:: About this task ::
This exercise calls for the line with "genus: Felis", the line with "common name: handsome francolin", and all lines between them in the material below, output exactly and with no other lines.

=== Section Start ===

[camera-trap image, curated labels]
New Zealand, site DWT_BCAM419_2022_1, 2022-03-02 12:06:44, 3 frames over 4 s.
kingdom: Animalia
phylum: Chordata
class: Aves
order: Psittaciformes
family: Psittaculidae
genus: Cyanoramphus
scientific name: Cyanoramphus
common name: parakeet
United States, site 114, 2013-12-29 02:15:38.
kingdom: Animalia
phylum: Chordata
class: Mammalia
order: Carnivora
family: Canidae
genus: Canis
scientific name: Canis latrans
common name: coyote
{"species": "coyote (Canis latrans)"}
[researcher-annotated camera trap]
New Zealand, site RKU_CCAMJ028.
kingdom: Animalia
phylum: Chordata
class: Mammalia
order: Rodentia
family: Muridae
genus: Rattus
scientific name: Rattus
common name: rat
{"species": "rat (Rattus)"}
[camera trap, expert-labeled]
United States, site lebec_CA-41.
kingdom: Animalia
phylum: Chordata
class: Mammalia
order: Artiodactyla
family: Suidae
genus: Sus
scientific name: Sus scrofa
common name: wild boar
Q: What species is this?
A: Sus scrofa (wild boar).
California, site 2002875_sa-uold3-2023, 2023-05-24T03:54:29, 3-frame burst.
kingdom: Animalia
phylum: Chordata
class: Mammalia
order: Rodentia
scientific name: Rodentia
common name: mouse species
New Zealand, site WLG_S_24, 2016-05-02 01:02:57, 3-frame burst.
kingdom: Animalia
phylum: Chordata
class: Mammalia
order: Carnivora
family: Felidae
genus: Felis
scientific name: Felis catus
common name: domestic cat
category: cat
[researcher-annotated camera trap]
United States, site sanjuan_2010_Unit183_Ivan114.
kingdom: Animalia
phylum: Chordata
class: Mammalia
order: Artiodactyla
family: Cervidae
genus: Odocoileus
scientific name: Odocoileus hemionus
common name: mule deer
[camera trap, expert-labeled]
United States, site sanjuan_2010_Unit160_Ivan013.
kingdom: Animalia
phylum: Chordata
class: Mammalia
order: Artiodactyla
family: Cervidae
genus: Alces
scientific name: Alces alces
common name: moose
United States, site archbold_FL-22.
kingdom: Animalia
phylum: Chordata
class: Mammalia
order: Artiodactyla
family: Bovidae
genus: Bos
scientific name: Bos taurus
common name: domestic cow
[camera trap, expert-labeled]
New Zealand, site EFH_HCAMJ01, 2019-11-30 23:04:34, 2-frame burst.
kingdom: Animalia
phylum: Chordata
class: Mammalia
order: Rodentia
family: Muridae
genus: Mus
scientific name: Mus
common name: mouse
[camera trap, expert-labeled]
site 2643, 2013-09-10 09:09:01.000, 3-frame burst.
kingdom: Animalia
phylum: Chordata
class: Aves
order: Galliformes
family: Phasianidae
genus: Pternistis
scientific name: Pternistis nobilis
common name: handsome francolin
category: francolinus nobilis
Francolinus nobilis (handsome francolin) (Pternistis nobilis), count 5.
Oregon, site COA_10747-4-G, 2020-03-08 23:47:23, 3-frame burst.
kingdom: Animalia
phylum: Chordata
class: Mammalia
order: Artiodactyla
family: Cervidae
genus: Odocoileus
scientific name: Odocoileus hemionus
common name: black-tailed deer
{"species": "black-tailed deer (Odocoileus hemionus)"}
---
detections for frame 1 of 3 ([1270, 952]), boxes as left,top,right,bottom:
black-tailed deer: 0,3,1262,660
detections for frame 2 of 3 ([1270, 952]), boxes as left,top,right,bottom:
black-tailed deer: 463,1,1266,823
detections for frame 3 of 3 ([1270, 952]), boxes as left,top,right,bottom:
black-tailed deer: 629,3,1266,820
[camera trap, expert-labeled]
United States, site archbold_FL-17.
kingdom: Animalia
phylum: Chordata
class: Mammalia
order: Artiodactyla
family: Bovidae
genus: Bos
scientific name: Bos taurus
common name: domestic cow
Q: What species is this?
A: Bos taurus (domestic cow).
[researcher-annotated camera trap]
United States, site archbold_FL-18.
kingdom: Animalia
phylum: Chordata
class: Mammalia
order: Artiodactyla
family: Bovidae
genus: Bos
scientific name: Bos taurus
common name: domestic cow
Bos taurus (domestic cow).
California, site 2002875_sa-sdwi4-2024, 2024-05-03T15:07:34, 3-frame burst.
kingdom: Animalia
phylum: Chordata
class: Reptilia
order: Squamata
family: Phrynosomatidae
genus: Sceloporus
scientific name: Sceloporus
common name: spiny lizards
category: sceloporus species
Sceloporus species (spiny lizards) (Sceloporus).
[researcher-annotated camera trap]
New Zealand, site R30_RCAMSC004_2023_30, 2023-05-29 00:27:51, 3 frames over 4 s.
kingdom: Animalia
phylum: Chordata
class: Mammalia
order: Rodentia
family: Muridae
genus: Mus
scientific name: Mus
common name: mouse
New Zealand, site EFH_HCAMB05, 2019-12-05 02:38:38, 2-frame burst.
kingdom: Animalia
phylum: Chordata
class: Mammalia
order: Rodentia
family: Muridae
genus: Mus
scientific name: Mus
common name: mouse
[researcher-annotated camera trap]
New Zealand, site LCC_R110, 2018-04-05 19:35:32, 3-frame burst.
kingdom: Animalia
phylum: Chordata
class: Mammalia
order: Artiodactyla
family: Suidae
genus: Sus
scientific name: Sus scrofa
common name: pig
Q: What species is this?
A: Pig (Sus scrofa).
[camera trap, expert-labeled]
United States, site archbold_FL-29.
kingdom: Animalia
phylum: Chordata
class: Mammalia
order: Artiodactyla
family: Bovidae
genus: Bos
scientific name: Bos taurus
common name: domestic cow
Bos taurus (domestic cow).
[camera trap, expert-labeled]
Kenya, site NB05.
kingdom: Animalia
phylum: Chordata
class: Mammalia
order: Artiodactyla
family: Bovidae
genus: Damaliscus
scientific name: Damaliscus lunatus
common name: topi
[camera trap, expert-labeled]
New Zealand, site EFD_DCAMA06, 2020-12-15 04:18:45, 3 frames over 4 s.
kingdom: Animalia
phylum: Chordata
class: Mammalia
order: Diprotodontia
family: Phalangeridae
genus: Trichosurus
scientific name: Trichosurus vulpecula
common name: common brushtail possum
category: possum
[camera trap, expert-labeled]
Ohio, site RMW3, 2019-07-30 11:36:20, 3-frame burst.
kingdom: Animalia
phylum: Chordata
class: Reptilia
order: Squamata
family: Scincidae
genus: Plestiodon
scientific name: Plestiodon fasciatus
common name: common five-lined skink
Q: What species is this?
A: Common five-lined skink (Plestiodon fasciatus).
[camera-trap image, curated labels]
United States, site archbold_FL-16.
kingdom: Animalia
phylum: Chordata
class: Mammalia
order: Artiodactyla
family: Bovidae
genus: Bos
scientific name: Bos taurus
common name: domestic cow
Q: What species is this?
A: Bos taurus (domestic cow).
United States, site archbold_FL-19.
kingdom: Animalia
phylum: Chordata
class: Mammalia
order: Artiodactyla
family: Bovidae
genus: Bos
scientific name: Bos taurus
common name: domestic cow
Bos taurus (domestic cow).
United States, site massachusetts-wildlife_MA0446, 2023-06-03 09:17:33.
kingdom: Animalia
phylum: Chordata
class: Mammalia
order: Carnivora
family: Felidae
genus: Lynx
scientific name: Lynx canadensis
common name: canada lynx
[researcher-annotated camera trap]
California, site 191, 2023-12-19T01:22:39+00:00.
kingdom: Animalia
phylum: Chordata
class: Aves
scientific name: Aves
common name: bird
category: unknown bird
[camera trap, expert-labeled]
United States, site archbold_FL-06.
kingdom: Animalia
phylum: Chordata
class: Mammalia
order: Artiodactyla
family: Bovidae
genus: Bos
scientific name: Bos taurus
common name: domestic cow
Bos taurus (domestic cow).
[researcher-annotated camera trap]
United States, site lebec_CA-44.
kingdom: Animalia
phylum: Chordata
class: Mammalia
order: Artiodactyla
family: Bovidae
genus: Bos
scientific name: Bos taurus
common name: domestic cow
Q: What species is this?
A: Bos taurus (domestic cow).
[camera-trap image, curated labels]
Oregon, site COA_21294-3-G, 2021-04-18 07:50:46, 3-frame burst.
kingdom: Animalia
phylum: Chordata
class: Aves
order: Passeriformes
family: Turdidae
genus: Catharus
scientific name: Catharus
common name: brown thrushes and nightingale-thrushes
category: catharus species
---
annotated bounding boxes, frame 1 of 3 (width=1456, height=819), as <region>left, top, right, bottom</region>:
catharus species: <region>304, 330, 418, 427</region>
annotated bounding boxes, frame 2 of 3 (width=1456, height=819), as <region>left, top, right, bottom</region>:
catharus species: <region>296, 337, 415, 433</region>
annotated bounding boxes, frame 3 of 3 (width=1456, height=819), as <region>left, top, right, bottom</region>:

=== Section End ===

:: Solved exercise ::
genus: Felis
scientific name: Felis catus
common name: domestic cat
category: cat
[researcher-annotated camera trap]
United States, site sanjuan_2010_Unit183_Ivan114.
kingdom: Animalia
phylum: Chordata
class: Mammalia
order: Artiodactyla
family: Cervidae
genus: Odocoileus
scientific name: Odocoileus hemionus
common name: mule deer
[camera trap, expert-labeled]
United States, site sanjuan_2010_Unit160_Ivan013.
kingdom: Animalia
phylum: Chordata
class: Mammalia
order: Artiodactyla
family: Cervidae
genus: Alces
scientific name: Alces alces
common name: moose
United States, site archbold_FL-22.
kingdom: Animalia
phylum: Chordata
class: Mammalia
order: Artiodactyla
family: Bovidae
genus: Bos
scientific name: Bos taurus
common name: domestic cow
[camera trap, expert-labeled]
New Zealand, site EFH_HCAMJ01, 2019-11-30 23:04:34, 2-frame burst.
kingdom: Animalia
phylum: Chordata
class: Mammalia
order: Rodentia
family: Muridae
genus: Mus
scientific name: Mus
common name: mouse
[camera trap, expert-labeled]
site 2643, 2013-09-10 09:09:01.000, 3-frame burst.
kingdom: Animalia
phylum: Chordata
class: Aves
order: Galliformes
family: Phasianidae
genus: Pternistis
scientific name: Pternistis nobilis
common name: handsome francolin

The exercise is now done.